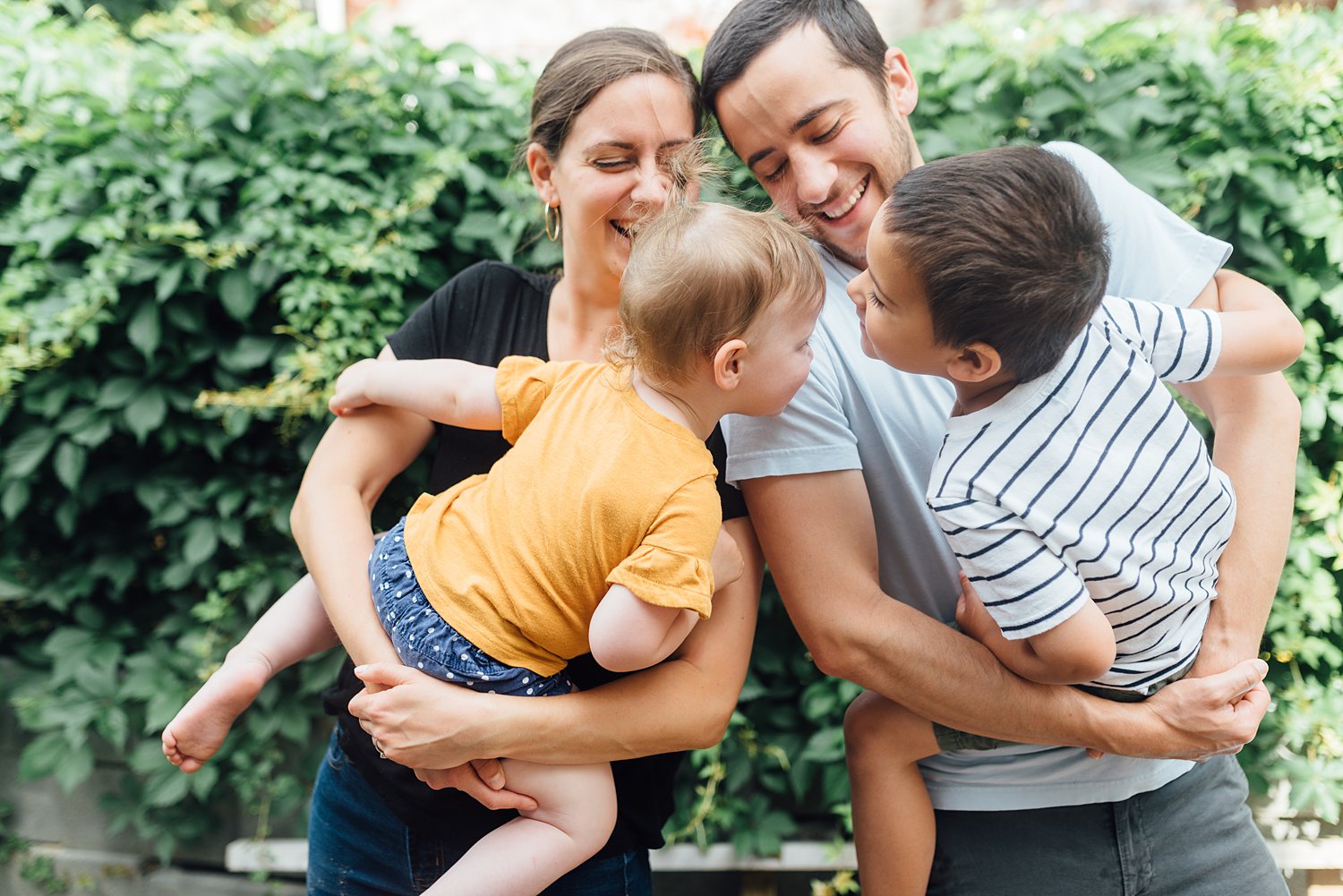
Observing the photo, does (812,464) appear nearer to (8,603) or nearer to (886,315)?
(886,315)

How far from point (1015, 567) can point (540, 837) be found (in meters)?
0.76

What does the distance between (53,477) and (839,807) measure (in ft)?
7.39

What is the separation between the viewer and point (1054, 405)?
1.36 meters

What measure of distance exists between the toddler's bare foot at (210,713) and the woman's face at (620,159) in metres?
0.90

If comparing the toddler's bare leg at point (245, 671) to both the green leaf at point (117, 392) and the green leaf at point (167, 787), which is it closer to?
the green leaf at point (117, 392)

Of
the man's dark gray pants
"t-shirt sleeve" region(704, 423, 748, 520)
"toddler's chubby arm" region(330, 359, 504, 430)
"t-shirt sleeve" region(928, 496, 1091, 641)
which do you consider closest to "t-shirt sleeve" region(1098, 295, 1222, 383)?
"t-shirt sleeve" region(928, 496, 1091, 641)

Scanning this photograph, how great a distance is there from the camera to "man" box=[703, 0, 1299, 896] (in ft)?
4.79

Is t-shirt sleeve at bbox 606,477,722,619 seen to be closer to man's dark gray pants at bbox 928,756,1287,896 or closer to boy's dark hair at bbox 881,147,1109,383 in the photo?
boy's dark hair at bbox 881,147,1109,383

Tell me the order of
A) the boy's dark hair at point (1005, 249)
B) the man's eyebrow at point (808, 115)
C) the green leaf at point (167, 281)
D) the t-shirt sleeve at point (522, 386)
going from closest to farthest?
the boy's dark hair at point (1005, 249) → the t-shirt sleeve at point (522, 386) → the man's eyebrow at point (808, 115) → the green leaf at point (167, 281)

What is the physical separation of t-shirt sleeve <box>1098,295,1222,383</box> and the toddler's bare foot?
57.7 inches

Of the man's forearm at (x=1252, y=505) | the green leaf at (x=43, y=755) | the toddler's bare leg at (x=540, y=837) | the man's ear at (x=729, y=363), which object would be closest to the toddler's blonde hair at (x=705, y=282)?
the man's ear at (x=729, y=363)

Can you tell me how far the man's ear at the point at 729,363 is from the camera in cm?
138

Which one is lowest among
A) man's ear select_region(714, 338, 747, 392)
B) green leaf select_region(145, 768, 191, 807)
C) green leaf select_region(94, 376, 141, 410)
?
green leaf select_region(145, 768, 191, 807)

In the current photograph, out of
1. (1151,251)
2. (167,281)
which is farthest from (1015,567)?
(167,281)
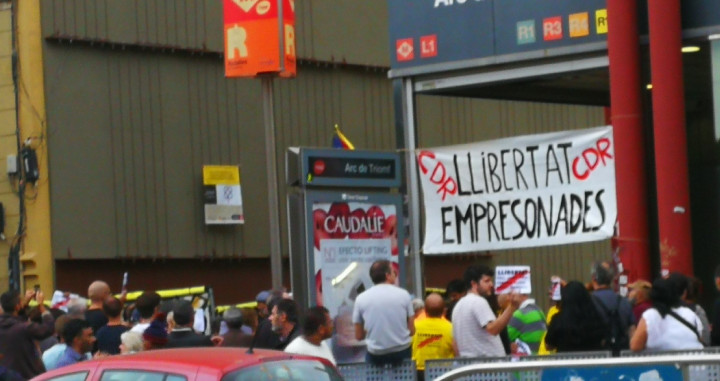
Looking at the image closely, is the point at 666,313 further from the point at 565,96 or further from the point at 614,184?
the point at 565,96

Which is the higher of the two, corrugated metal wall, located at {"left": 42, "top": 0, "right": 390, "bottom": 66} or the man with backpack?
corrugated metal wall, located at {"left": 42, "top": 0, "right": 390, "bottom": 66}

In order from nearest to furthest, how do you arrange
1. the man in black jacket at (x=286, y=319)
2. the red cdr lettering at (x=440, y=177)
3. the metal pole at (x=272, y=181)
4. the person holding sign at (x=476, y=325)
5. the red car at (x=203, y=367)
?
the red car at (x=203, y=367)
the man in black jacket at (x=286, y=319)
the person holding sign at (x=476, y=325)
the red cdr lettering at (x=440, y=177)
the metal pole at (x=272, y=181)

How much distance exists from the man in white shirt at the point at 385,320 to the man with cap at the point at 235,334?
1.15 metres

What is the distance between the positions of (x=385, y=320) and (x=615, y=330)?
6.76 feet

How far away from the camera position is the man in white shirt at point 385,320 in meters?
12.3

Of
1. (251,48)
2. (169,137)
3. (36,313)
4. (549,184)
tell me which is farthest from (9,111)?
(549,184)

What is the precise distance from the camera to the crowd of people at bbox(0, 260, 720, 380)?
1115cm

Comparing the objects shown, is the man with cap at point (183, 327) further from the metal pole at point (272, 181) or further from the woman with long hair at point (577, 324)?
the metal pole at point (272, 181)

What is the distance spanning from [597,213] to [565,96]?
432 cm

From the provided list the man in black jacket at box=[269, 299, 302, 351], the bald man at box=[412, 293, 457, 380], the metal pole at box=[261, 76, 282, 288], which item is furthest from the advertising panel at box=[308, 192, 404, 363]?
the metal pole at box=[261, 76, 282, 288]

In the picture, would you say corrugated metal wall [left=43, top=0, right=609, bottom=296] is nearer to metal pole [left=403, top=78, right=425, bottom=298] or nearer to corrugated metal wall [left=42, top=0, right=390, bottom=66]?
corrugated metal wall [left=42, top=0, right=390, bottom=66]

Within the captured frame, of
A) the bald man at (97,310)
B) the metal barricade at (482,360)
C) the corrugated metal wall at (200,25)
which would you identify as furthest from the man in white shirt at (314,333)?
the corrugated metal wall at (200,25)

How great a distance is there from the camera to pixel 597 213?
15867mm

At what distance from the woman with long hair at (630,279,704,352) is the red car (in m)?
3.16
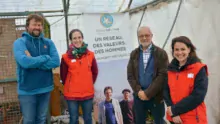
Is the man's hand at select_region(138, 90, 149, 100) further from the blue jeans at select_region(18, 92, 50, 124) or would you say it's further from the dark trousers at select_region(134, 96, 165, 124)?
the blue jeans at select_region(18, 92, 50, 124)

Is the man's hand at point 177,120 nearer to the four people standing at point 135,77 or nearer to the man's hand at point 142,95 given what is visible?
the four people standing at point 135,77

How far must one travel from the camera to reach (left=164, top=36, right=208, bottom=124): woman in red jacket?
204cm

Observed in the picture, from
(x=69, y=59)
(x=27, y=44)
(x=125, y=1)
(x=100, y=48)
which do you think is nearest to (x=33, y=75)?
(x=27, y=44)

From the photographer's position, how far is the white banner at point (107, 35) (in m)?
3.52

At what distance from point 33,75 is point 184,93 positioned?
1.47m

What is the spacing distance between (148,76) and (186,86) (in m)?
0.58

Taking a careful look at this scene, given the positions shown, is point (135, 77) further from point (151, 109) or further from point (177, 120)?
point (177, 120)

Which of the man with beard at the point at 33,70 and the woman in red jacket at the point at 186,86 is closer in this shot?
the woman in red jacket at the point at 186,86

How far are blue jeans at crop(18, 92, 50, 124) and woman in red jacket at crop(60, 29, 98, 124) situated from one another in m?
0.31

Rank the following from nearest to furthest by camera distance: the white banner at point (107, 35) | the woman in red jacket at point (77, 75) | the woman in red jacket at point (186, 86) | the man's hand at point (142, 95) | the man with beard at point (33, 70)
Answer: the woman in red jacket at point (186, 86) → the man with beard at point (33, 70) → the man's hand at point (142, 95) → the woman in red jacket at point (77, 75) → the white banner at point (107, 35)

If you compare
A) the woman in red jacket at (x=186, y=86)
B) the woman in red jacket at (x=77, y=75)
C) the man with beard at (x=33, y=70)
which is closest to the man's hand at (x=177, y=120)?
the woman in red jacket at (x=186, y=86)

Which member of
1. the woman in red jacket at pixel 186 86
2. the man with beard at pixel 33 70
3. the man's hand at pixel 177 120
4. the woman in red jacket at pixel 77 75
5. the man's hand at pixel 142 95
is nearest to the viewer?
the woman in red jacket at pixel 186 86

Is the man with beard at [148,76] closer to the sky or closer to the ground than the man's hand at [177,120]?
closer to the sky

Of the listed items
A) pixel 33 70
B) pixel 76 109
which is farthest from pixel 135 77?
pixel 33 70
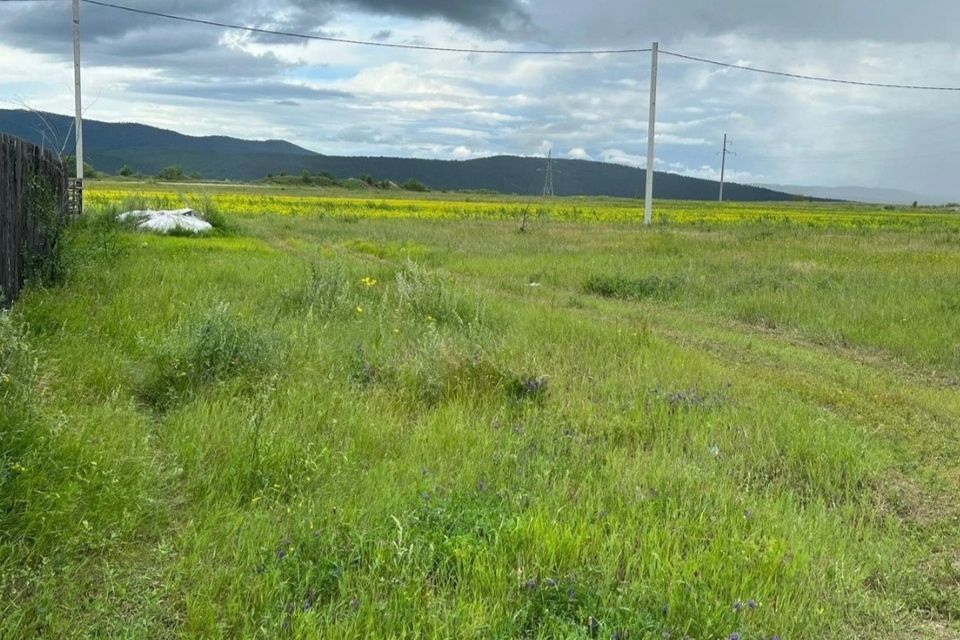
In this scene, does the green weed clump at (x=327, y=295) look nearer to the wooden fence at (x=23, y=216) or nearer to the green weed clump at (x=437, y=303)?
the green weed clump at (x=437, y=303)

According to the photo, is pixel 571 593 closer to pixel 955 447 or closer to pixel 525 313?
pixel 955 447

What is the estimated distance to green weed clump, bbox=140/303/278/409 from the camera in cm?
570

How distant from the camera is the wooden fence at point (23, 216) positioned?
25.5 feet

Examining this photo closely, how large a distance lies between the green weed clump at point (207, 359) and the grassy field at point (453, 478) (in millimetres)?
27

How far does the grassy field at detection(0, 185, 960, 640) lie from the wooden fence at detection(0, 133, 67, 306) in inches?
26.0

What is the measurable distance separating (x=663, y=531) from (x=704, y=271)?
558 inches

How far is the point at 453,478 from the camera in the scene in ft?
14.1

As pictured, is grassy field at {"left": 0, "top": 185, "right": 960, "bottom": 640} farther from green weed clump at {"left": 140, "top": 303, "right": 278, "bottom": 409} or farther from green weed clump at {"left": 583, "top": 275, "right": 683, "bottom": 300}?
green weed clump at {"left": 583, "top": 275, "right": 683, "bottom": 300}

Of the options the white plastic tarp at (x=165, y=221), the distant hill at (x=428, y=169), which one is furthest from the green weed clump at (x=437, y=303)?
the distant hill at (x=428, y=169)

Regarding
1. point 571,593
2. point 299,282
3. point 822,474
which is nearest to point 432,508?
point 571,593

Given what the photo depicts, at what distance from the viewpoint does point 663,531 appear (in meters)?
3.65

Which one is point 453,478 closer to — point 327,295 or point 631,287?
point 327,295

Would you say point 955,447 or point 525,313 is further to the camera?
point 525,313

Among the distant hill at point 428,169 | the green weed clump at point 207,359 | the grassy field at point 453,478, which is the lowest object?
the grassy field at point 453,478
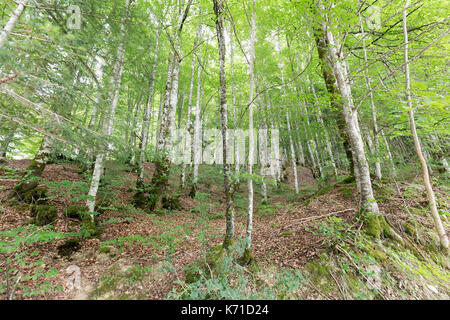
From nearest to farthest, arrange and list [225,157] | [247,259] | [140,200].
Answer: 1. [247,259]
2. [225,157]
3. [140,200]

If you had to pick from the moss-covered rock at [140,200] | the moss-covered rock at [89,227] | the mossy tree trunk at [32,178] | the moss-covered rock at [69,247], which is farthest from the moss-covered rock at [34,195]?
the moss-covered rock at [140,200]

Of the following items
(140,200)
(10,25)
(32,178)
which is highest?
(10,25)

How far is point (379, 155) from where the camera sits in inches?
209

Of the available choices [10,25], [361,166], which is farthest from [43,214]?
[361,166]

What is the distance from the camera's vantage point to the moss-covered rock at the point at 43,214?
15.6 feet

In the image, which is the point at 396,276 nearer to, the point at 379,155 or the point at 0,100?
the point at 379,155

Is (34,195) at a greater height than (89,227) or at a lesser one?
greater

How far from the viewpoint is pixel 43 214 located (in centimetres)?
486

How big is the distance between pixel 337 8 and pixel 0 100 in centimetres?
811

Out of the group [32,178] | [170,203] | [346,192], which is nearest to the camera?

* * *

The request
Please recast the items between the line holding "Would you say point" and the line holding "3. [140,200]", inclusive, as a two-column CSV with the columns item_text and answer, one row per item. Put each field in quotation marks, turn line breaks into spaces, and leave the pictures out.

Exercise response
item_text,answer
"Would you say point 955,447 or point 525,313 is further to the camera?","point 525,313"
"Among the distant hill at point 428,169 | the green weed clump at point 207,359 | the grassy field at point 453,478, which is the lowest object?","the grassy field at point 453,478"
"From nearest to farthest, arrange and list [225,157] | [247,259] | [140,200]. Answer:","1. [247,259] 2. [225,157] 3. [140,200]"